I dont think so. What my suggestion is, is that we would set
dts to AV_NOPTS_VALUE if theres any possibility that pts<dts might occur in
a stream. After all the pts values are correct its the dts values which are
not

> any other tool creating h264 flv, so this is sad IMHO...
> This will make impossible stream copy to .mov/.mp4 for ex ...
> 
> > Could you split the pts unrelated code out?
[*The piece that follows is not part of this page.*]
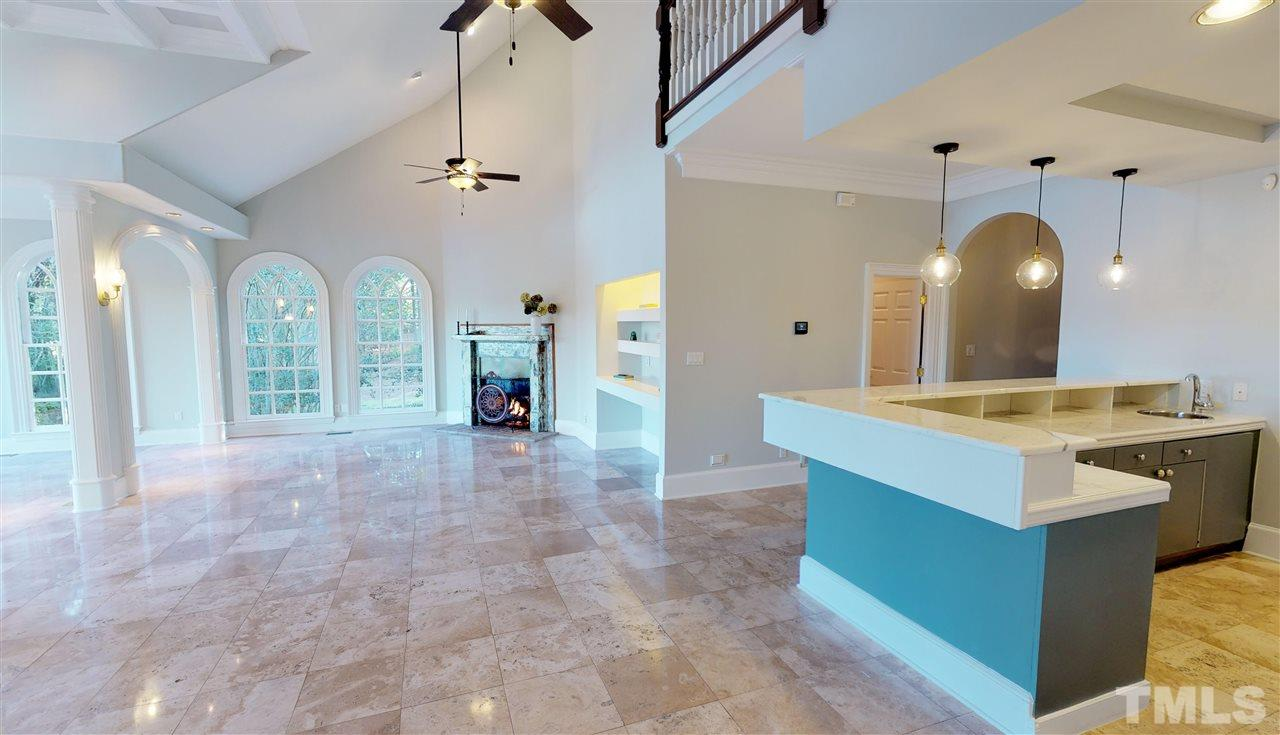 Entertaining abounds in this luxurious home, with wet bar and views for days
I think we could commit that
> 
> Sure, patch attached, and patch without pts handling attached too.
> 

> Can I change av_set_pts_info to 32 bits too ? 

ok

> Or do you want it set to
> 64 in all cases for demuxers ?

i need to think about this more ...

[...]

> Index: libavformat/flvdec.c
> ===================================================================
> --- libavformat/flvdec.c	(revision 13243)
> +++ libavformat/flvdec.c	(working copy)
> @@ -51,6 +51,7 @@
> @@ -79,6 +80,9 @@
> @@ -278,20 +282,33 @@
> @@ -337,7 +354,7 @@
> @@ -369,6 +386,22 @@
> @@ -376,7 +409,7 @@

ok assuming the cosmetics get commited seperatly

> Index: libavformat/flvenc.c
> ===================================================================
> --- libavformat/flvenc.c	(revision 13243)
> +++ libavformat/flvenc.c	(working copy)
> @@ -21,6 +21,7 @@
> @@ -30,6 +31,7 @@
> @@ -39,6 +41,7 @@
> @@ -50,11 +53,15 @@
> @@ -75,6 +82,7 @@

ok

> @@ -253,6 +261,38 @@
>      url_fseek(pb, data_size + 10 - 3, SEEK_CUR);
>      put_be32(pb, data_size + 11);
>  
> +    for (i = 0; i < s->nb_streams; i++) {
> +        AVCodecContext *enc = s->streams[i]->codec;
> +        if (enc->codec_id == CODEC_ID_AAC) {
> +            put_byte(pb, FLV_TAG_TYPE_AUDIO);
> +            put_be24(pb, enc->extradata_size + 2);
> +            put_be24(pb, 0); // ts
> +            put_byte(pb, 0); // ts ext
> +            put_be24(pb, 0); // streamid
> +            put_byte(pb, get_audio_flags(enc));
> +            put_byte(pb, 0); // AAC sequence header
> +            put_buffer(pb, enc->extradata, enc->extradata_size);
> +            put_be32(pb, enc->extradata_size + 2 + 11); // previous tag size
> +        } else if (enc->codec_id == CODEC_ID_H264) {
> +            offset_t pos;
> +            put_byte(pb, FLV_TAG_TYPE_VIDEO);
> +            put_be24(pb, 0); // size, patched later
> +            put_be24(pb, 0); // ts
> +            put_byte(pb, 0); // ts ext
> +            put_be24(pb, 0); // streamid
> +            pos = url_ftell(pb);
> +            put_byte(pb, enc->codec_tag | FLV_FRAME_KEY); // flags
> +            put_byte(pb, 0); // AVC sequence header
> +            put_be24(pb, 0); // composition time
> +            ff_isom_write_avcc(pb, enc->extradata, enc->extradata_size);
> +            data_size = url_ftell(pb) - pos;
> +            url_fseek(pb, -data_size - 10, SEEK_CUR);
> +            put_be24(pb, data_size);
> +            url_fseek(pb, data_size + 10 - 3, SEEK_CUR);
> +            put_be32(pb, data_size + 11); // previous tag size
> +        }
> +    }

I think this could be simplified with a
if(enc->codec_id == CODEC_ID_AAC || enc->codec_id == CODEC_ID_H264)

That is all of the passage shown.